The Condition 3 people in America can be found in any area of life; most likely you are better served by them than they are ever served themselves.

For example, a nursing assistant in a hospital in Jacksonville, Florida makes an income that tightly holds them hostage in Condition 3; yet every day they provide medical care that they themselves can’t even dream of affording.

Feeling like the enemy is much closer now?

Perhaps this information has made you wonder if it’s even possible to identify the impoverished anymore. And why should you bother? There are so many in need out there, why not start at the bottom? After all, when a poor nation anywhere in the world comes into contact with a tragedy the entire world jumps to attention. We text our money. We buy music that supports. We pack container after container with non-perishables and ship them off on our military vessels. We send volunteers. We band together. We make a difference.

All of that with very little effort on our part.

Our $10 per text is just another cup of fancy coffee for us; for them it’s a week’s worth of food.

Think of that.

$10 to make a genuine difference in the lives of people who really need it.

$10 by passing up a movie so that we can feel good about the fact that we’re making the world a better place.

$10 so that we can teach our children what it means to be *globally* concerned.

But what happens when the need is beyond $10?

What happens when the need isn’t easy?

What happens when the need is expressed by a people that live in a rich country that you don’t like to begin with?

What happens to your ‘global’ thinking then?

Global concern for poverty and all that, that implies cannot stop with the obvious. In point of fact, taking care of the obvious isn’t global at all; it’s merely international. Thinking globally requires a much, much greater level of dedication. And as bizarre as this may sound the most global thing any of us can do is to take care of our own homes first.

Now hang on a minute, I’m not talking about making sure your kids have the latest game system; I’m talking about taking care of your own community, your own neighborhood, those in your office, your school first.

And when I say take care of home first I don’t mean take care of them exclusively.

I know, it’s so much trickier than we all want it to be.

If we really intend to battle global poverty we must do all of the following and we must do them simultaneously:

Comprehensively take care of those with financial needs in our immediate communities
Comprehensively take care of those with financial needs in communities far, far, away
Comprehensively take care of ourselves and our own families so that we can care for others

Any imbalance in how we comprehensively care for the above groups and the global effectiveness breaks down.

What’s with all the ‘comprehensive-lies’?

Look at it this way. In our community it’s very common to give to the poor over the holidays, starting with our Thanksgiving feast. But suppose you’re an impoverished kid who would love to participate in a sport or an art. Starting in November the city becomes very interested in making sure you can celebrate the holidays like a normal person. You receive bags and bags of food and toys for Christmas. All of which make the month of holidays a very fat month. But does it change your life? Come January you’re still the kid with great talent who can’t participate in an activity. Come January you’re hungry again. Come January you wish you could have birthday presents or even a real birthday party. Come January you floss your sore tooth and wish that all of those food giving people would pay for your dental care all year instead; because even though you’re a kid, and kids never think about such things, you’d rather eat rice and beans all year and have healthy, straight teeth.
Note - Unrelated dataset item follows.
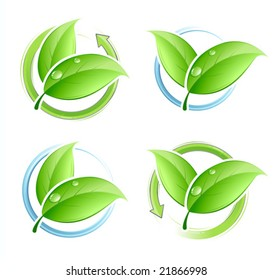 Set of green leaves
That kind of giving isn’t for the sake of the child, it’s for the sake of our egos; thus the comprehensive care. It’s only through comprehensive care that we’ll ever win this war.

So now that we’ve identified the magnitude of the poverty enemy and agreed to attack it from all fronts comprehensively where do we go from here? We have to identify those in actual need which is the biggest trick of all. Because identifying people with actual needs can only be done by becoming a world of relationships.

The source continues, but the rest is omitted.